Die Anklage wegen ungetreuer Geschäftsbesorgung, Misswirtschaft und Gläubigerbevorzugung sei nicht zuzulassen, sagte Heeb, der einen Freispruch für die Ex-Finanzchefin forderte. Die Kosten des Verfahrens seien durch den Staat zu bezahlen. Zudem müsse Fouse eine Entschädigung aus der Gerichtskasse bekommen.


Vorwurf der Misswirtschaft
Die Staatsanwaltschaft wirft Fouse und ihrem Chef Mario Corti vor, im Wissen um die Zahlungunfähigkeit des Konzerns den Gang zum Konkursrichter zu spät gemacht zu haben. Dadurch hätten sie sich der ungetreuen Geschäftsbsorgung schuldig gemacht. Zudem hätten die Unterlassungen die Zahlungsunfähigkeit der SAirGroup verschlimmert, was Misswirtschaft sei.
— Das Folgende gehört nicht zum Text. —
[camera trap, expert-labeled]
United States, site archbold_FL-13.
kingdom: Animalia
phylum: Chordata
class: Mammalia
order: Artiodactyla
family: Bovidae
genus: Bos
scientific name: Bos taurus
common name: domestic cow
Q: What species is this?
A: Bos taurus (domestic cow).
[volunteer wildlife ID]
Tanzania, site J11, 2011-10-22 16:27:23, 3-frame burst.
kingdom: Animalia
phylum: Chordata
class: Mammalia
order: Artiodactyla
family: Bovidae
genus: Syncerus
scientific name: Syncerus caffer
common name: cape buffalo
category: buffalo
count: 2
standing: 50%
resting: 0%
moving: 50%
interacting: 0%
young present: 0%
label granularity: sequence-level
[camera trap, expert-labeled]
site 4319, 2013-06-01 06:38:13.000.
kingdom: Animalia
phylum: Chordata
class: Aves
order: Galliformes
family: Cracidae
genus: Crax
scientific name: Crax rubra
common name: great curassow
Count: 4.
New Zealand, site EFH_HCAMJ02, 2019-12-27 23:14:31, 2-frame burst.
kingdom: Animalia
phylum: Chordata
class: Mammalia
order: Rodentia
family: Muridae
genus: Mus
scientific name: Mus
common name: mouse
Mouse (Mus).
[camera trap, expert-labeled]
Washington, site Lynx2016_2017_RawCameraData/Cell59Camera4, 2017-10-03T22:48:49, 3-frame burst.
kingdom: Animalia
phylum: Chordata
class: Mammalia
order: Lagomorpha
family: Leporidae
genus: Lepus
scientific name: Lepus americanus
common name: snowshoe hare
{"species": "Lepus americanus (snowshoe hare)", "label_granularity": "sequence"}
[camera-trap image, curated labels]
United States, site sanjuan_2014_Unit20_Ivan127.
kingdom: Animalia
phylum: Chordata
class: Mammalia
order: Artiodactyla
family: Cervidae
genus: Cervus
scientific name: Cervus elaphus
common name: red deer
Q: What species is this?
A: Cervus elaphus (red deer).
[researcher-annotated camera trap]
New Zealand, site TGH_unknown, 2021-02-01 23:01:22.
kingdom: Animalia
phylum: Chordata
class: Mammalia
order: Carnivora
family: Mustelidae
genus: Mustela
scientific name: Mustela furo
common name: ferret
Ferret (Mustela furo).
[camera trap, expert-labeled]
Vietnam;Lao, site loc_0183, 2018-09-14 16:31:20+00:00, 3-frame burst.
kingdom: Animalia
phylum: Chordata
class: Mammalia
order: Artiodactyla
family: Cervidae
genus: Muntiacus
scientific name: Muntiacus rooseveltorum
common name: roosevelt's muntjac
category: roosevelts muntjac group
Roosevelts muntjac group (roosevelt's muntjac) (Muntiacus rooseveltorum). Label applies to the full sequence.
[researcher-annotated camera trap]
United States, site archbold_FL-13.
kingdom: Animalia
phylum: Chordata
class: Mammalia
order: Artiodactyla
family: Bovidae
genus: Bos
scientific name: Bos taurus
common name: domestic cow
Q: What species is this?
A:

Corti und Fouse sollen überdies nach Ansicht der Staatsanwaltschaft einzelne Gläubiger kurz vor dem Zusammenbruch des Konzerns bevorzugt haben.


Für die ehemalige Finanzchefin forderte die Staatsanwaltschaft eine Freiheitsstrafe von 14 Monaten und eine Geldstrafe von 720’000 CHF bedingt auf drei Jahre sowie eine Busse von 10’000 CHF.


«Eher in der Rolle der Kassandra»
Der Wechsel vom sicheren Nahrungmittelkonzern Nestlé zur SAirGroup sei eine berufliche Herausforderung und Bewährungsprobe für Fouse gewesen, sagte Heeb: «Ein Scheitern konnte ihrer berufliche Karriere nur schaden; sie hatte davon weder direkten noch indirekten Vorteil zu erwarten.» Alles Handeln von Fouse habe darauf gezielt, Schaden von der SAirGroup abzuwenden. «Sie spielte in der kurzen Zeit ihrer Tätigkeit eher die Rolle der Kassandra, als dass sie irgend etwas schöngefärbt hätte», sagte Heeb. Natürlich sei man im Nachhinein immer schlauer.


«Ist es strafbar, sich um einige Tage zu irren?»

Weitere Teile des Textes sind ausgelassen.